Dead pines in northeastern Oklahoma, where some forests have been hit hard by beetles. (Kevin Krajick/Lamont-Doherty Earth Observatory)

 

Past such analyses have looked mainly at average July temperatures or average January temperatures, said Matthew Ayres, a professor of ecological science at Dartmouth College who has studied the beetles. This may seem sensible, he said, but “that variable, the coldest night of the winter, is very important for all kinds of things.” The coldest night of the winter has warmed by approximately 6 or 7 degrees Fahrenheit over the past 50 years at weather stations in many parts of the United States, compared with just 1 degree Fahrenheit for average annual temperatures.
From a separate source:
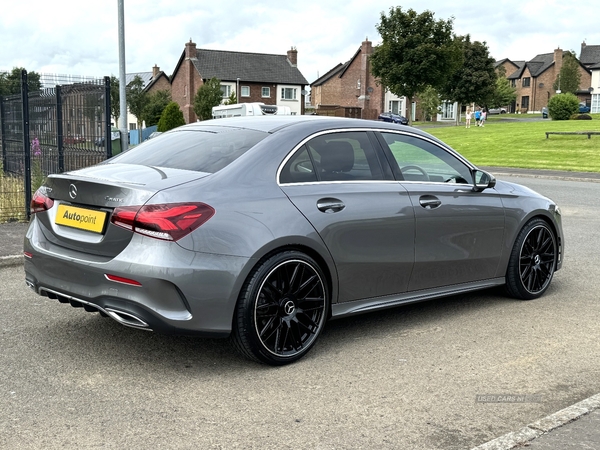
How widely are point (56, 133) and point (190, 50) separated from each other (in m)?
70.0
Horton and Lesk project additional increases in annual minimum air temperatures of 6.3 to 13.5 degrees Fahrenheit across the northeastern United States and southeastern Canada by 2050 to 2070.
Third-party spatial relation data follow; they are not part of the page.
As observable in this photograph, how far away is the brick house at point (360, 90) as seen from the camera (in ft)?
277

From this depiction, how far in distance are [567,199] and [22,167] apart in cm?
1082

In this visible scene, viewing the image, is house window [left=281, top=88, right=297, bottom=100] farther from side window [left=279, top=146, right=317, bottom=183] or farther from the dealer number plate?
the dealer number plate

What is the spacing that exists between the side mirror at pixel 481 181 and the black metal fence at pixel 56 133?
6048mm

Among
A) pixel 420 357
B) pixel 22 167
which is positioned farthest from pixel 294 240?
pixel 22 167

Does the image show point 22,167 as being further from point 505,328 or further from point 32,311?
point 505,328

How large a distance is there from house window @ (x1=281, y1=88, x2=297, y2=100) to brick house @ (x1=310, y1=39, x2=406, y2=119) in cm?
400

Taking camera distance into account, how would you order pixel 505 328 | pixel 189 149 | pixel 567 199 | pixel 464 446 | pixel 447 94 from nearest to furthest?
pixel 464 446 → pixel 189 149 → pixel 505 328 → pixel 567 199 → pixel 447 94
The researchers took a close look at New Jersey, where the beetles’ spread occurred amid a warming trend in cold extremes. The temperature of the pine bark on which the beetles feed, which is warmer than the air, is apparently the critical factor. The northernmost sightings were highly correlated with latitudes at which winter bark temperatures reached a minimum of 14 degrees Fahrenheit. Since 1980, 14-degree winter minimum bark temperatures have migrated northward in New Jersey by about 40 miles per decade. The northernmost sightings of the beetles have drifted north by about 53 miles per decade since 2002.

To account for uncertainties in their projections, Lesk and Horton incorporated 27 different global climate models and two-greenhouse gas emissions models. They also factored in the possibility that the beetles would not be able to travel through pine-sparse hardwood forests in the northern United States. However, the beetles have already managed this feat in many areas. In all, the researchers found that the uncertainties resulted in a 43-year range between the earliest and latest year a climate suitable to the beetles would be expected to emerge on average across the study region.
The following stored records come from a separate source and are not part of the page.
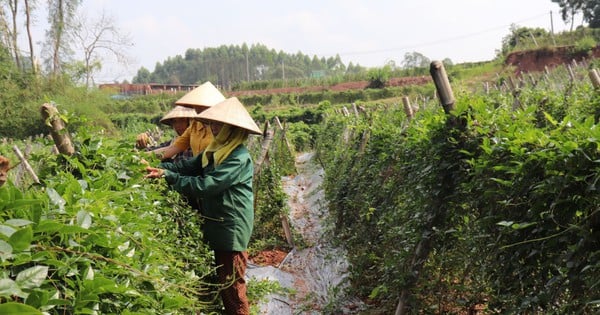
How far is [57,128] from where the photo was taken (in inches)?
86.7

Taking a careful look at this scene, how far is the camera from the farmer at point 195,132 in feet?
13.0

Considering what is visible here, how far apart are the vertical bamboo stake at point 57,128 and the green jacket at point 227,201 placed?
67cm

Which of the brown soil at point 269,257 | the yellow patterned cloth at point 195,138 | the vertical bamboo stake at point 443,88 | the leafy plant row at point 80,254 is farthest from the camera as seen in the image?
the brown soil at point 269,257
The paper did not address some uncertainties, such as the possibility that cold extremes could change more dramatically than climate models suggest, if atmospheric circulation patterns or snow cover shift in unpredicted ways. There are also questions about how the beetles might respond to droughts or heat waves; how vulnerable northern pine species will be to beetle attacks; and how warming temperatures may affect the beetles’ natural predators, such as the checkered beetle.

Land managers further south have used adaptive strategies with limited success, mainly thinning of forests where tree density is high, or cutting out infested trees. The question is whether these strategies will work in the north.

The other authors of the study are Ethan Coffel of Columbia University; Anthony D’Amato of the University of Vermont, and Kevin Dodds of the USDA Forest Service.